Razer is bringing its wireless Thresher into the high-end gaming-headset fight. Its PlayStation 4 and Xbox One models launch worldwide for $250. That puts it up against competitors like the $200 Logitech G933 or the $300 Astro A50. As the pricing would suggest, the Thresher squeezes between those headsets in terms of features. It has 7.1 virtual surround sound, 50mm drivers, and a long-lasting battery.

After using it for a couple of weeks, I’ve found that the Thresher has a lot to like. But it also has some frustrating quirks that may drive you nuts.

What you’ll like

Comfort and design

I have always liked Razer’s core design tendencies when it comes to headsets. Like usual, you’ll find a black frame with over-sized ear cups and splashes of green. The headset also doesn’t overly rely on plastics, which is nice to see in a $250 products. It has a dual metal band that crosses over the top and connects to the earcups, which are a combination of metal, plastic, and faux leather. As usual, I think the whole thing looks professional, and you can also get it with blue accents if you go with the PS4 version.

But the design isn’t just about looks, the Thresher is also quite comfy. The soft foam in the cups enables you to wear glasses without irritation. It also enables the headset to hold your head firmly without squeezing too painfully. I also still love Razer’s retractable Microphone. Even headsets that let you put the mic up in the air still feel too big and bulky to me. Razer’s mic hides away inside the left earcup, and that shrinks the Thresher’s profile and clears up the space around your head.

Excellent sound

The Thresher also delivers full-bodied sound that is great for a variety of media. It doesn’t have any lag due to its 2.4 Ghz wireless connection. That enables you to enjoy the 7.1 Dolby in games and films without the sensation that you’re out of sync with the visuals.

That audio itself is also excellent. Because it is wireless and battery powers, it features a bit more of an oomph than you would get from just plugging a headset into your controller. That, along with the the Thresher’s frequency range, means you’ll get nice booming footsteps and explosions along with crackle-free gunshots and other loud noises.

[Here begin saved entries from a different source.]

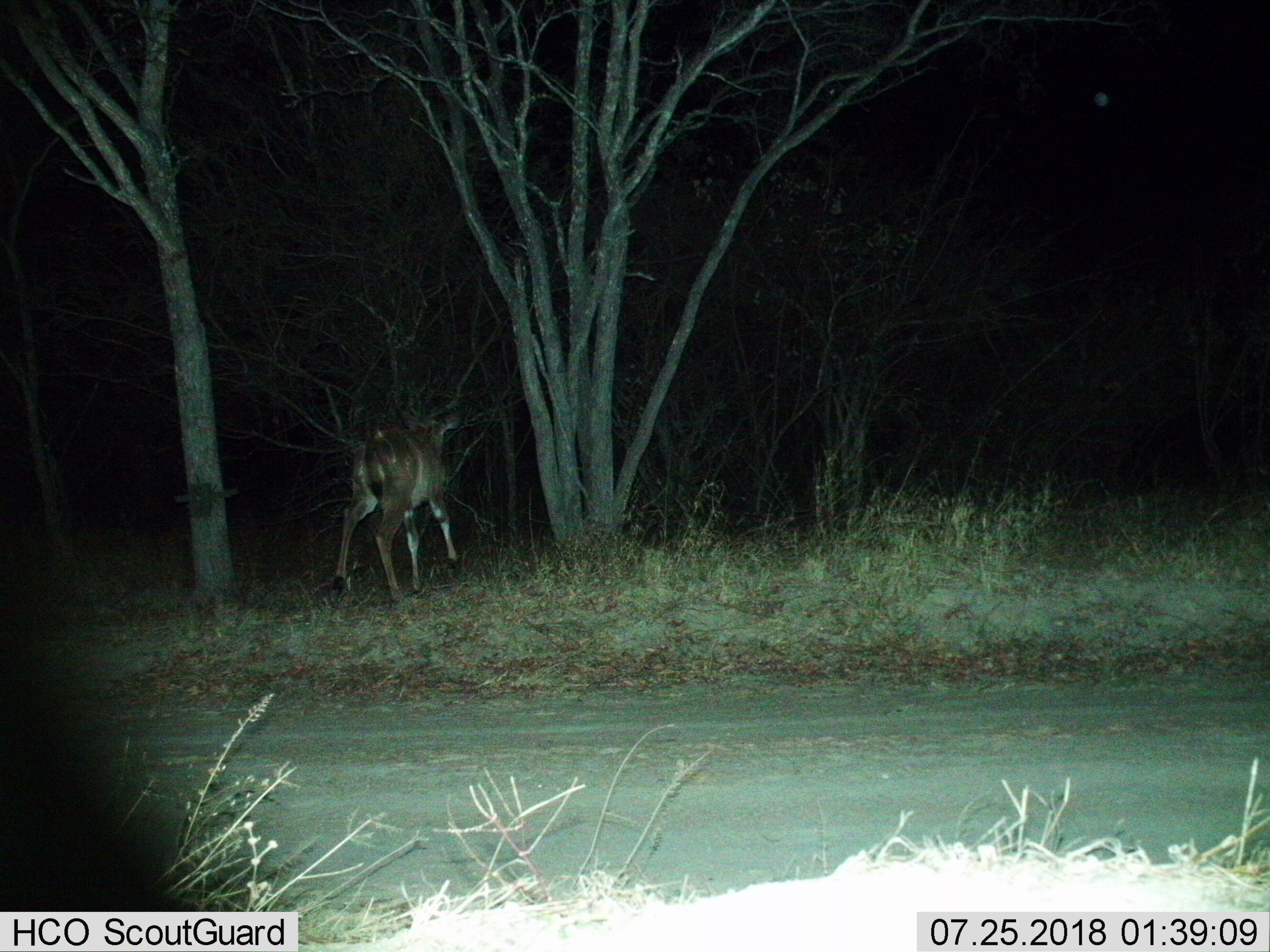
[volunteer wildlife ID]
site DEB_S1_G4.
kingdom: Animalia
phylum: Chordata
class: Mammalia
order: Artiodactyla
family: Bovidae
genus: Tragelaphus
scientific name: Tragelaphus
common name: kudu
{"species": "kudu (Tragelaphus)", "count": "1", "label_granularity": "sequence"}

The surround sound also works. On Xbox One, it comes through especially clear when you pair it with either the Windows Sonic or Dolby Atmos spatial-sound options in the settings since it plugs into the optical port on your console. This is great for getting positional audio cues in online multiplayer games. I found that it worked to give me an idea of where to look in Rocket League or Titanfall 2. Even when you’re not trying to use the surround to get a competitive advantage, it will envelope you in immersive audio in single-player campaigns and movies.

What you won’t like

Occasional connection issues

The Thresher gave me a lot of issues. I have my consoles set up near my router because I want to connect them to the internet with an ethernet cable, but I think the wireless signals were competing for frequency real estate because I was getting a lot of drops in the audio feed. I was sitting only ten feet away with direct line-of-sight to the base station, and I wa still having trouble getting a stable connection. I fixed this by moving the Thresher upstairs away from the router where it worked flawlessly.

You may not have the same problems. My router was within 3 feet of the Thresher base. Maybe a few extra feet could’ve helped, but there was no easy way to test that with my setup. And when I did move it upstairs, I was able to get a flawless connection with me walking at least 30 feet away with walls between the headset and its radio.

Above: Razer Thresher with its stand and base unit.

Image Credit: Razer

The base-station stand doesn’t charge the headset

The Thresher comes with its own stand that sits on top of the base station. This is great for hanging it up when you’re done, but that’s all it’s good for. Unlike the Astro A50, simply plopping the Thresher onto its holster isn’t enough to start charging. Instead, you have to plug in a standard micro-USB cable and then hook it onto the base.

For me, that means sometimes I’m just going to forget to charge the Thresher, which will lead to situations where it dies quickly into a gaming session.

Has to be on for pass-through audio to work

The Thresher’s base station has a power button, and it has to be on not only for the headset to work but also for the audio to pass through to your sound system or television. This led to several instances where I couldn’t figure out why sound wasn’t working when I was trying to watch a show with my wife. I guess I would eventually get used to that, except the base station doesn’t always turn on when you power up your console. So you might sit down, pick up the controller, turn on the system, and then have to get back up just to turn on the base so you can hear your speakers.

This is totally frustrating, and I wish it was just always on as long as the console was on.

Conclusion

I like the Razer Thresher when everything is on and working. It is comfy, and it sounds wonderful. Everything outside of that core experience is the problem. The base-station stand is a missed opportunity. The connection gave me a lot of troubles. And the weird power button is a real bummer of a user experience. If you’re looking in this price range for a wireless headset, not many sound better, but I would recommend you try to save up another $50 and go with the much more friendly Astro A50.

Razer provided GamesBeat with a sample unit for the purposes of this review. It is available in July for $250.